EXERCISE: Reproduce the data in full, exactly as given, leaving images out.

MATERIAL FOR THIS TASK:
++++++++
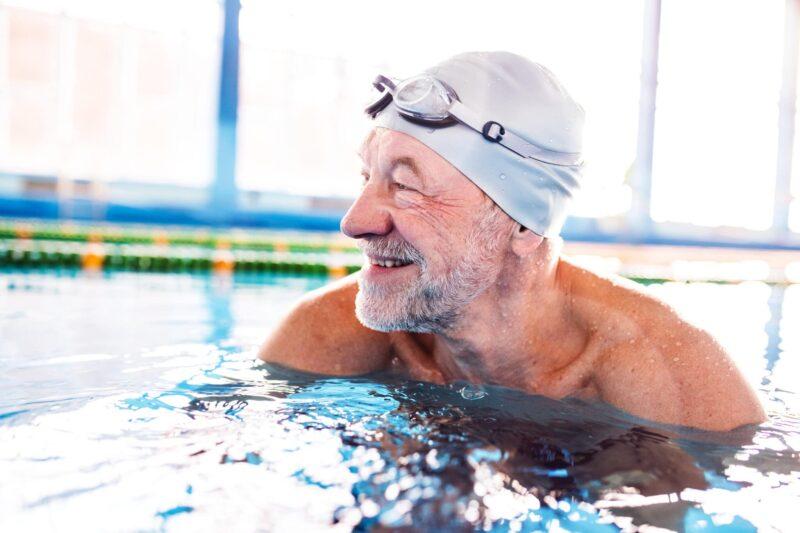همانند دیگر روش های تمرینی هوازی، شنا کردن نیز روشی بسیار عالی برای تقویت عضلات و سوزاندن چربی و در نتیجه تناسب اندام است.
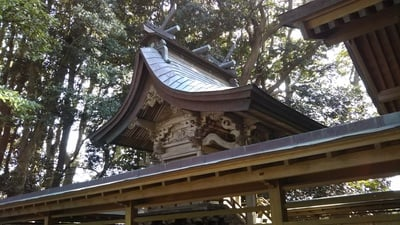 掘出神社の本殿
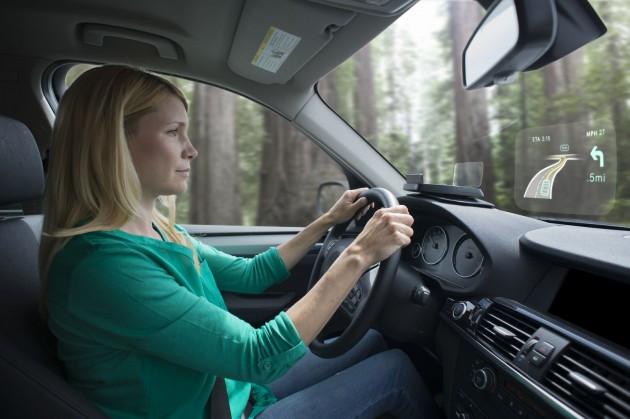 navdy mini projecteur pour rouler dans le futur.jpg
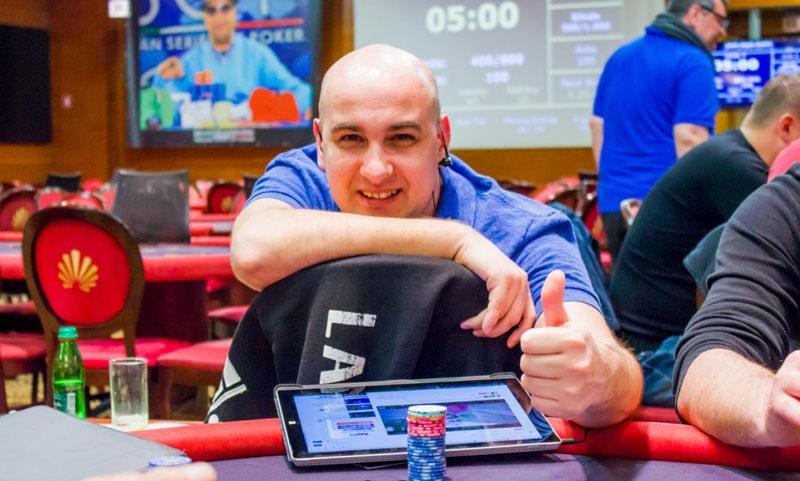Адриан Сорин за покерным столом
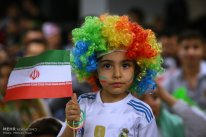 Iranian girl wearing a Real Madrid jersey in Charsou Cineplex, Tehran. Photo credit: Mehran Riazi, ISNA.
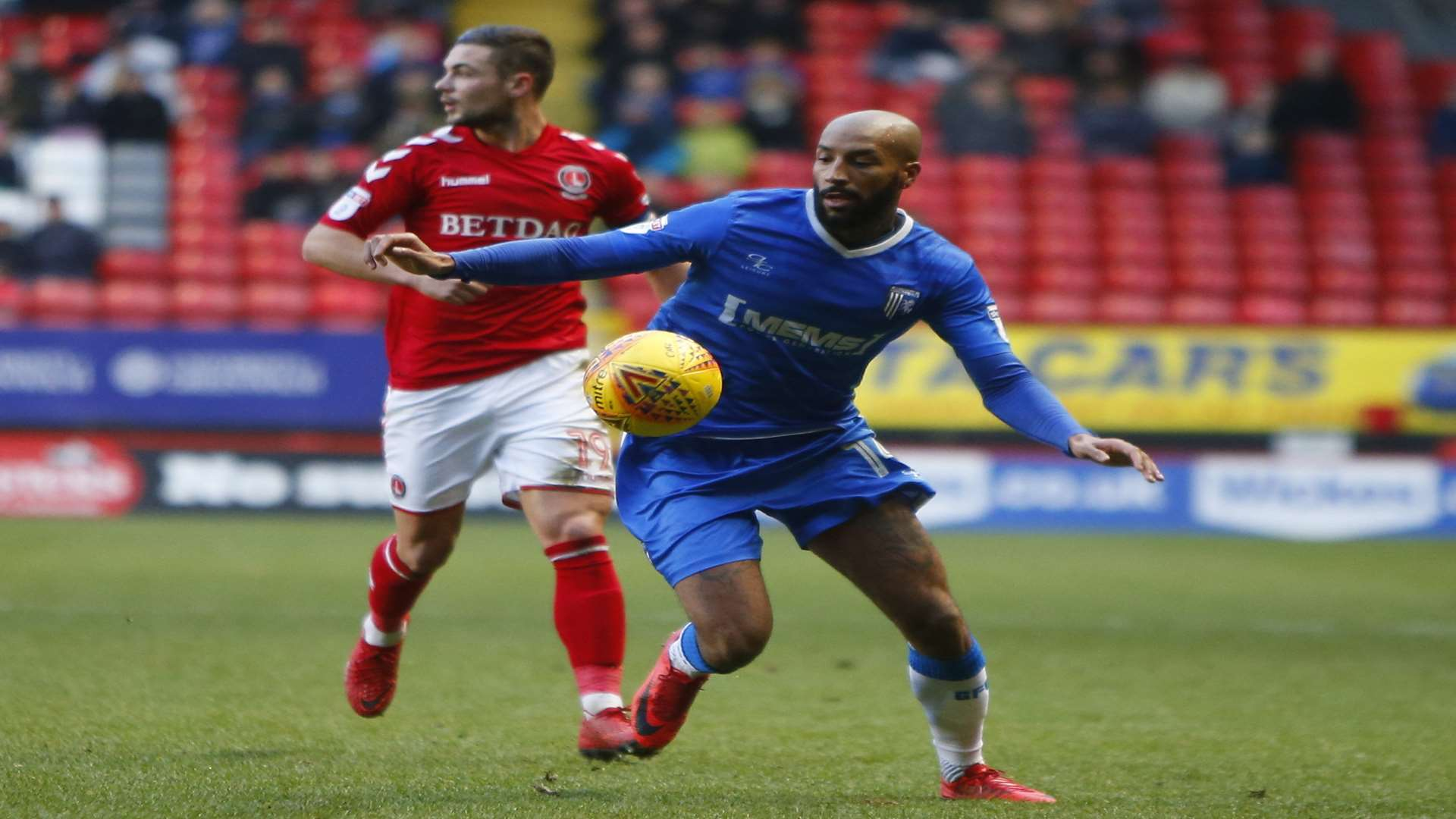 Josh Parker in possession for Gills Picture: Andy Jones
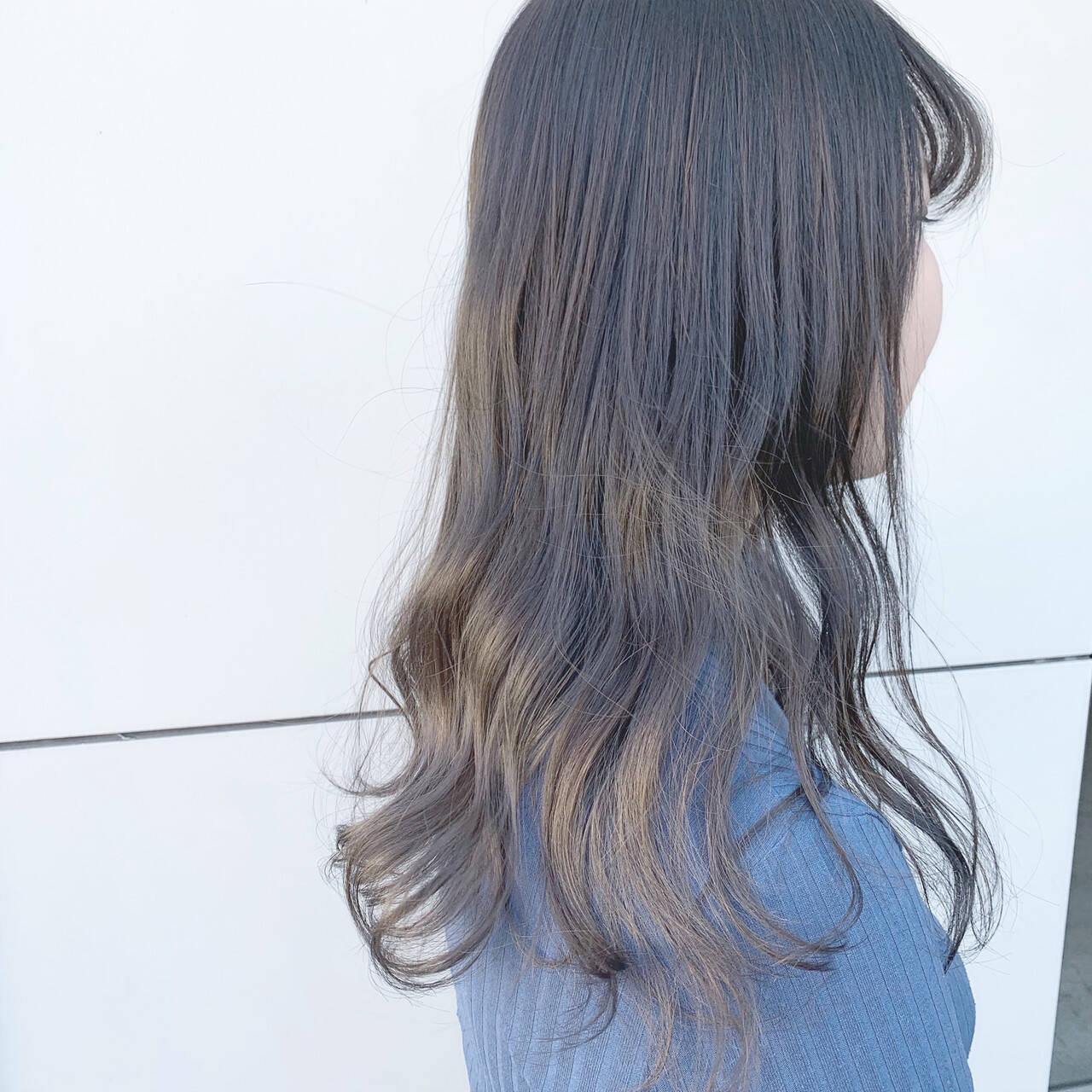 アッシュグレー グラデーションカラー アッシュ ナチュラルヘアスタイルや髪型の写真・画像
++++++++
REPLY TO THE TASK:
همانند دیگر روش های تمرینی هوازی، شنا کردن نیز روشی بسیار عالی برای تقویت عضلات و سوزاندن چربی و در نتیجه تناسب اندام است.
 掘出神社の本殿
 navdy mini projecteur pour rouler dans le futur.jpg
Адриан Сорин за покерным столом
 Iranian girl wearing a Real Madrid jersey in Charsou Cineplex, Tehran. Photo credit: Mehran Riazi, ISNA.
 Josh Parker in possession for Gills Picture: Andy Jones
 アッシュグレー グラデーションカラー アッシュ ナチュラルヘアスタイルや髪型の写真・画像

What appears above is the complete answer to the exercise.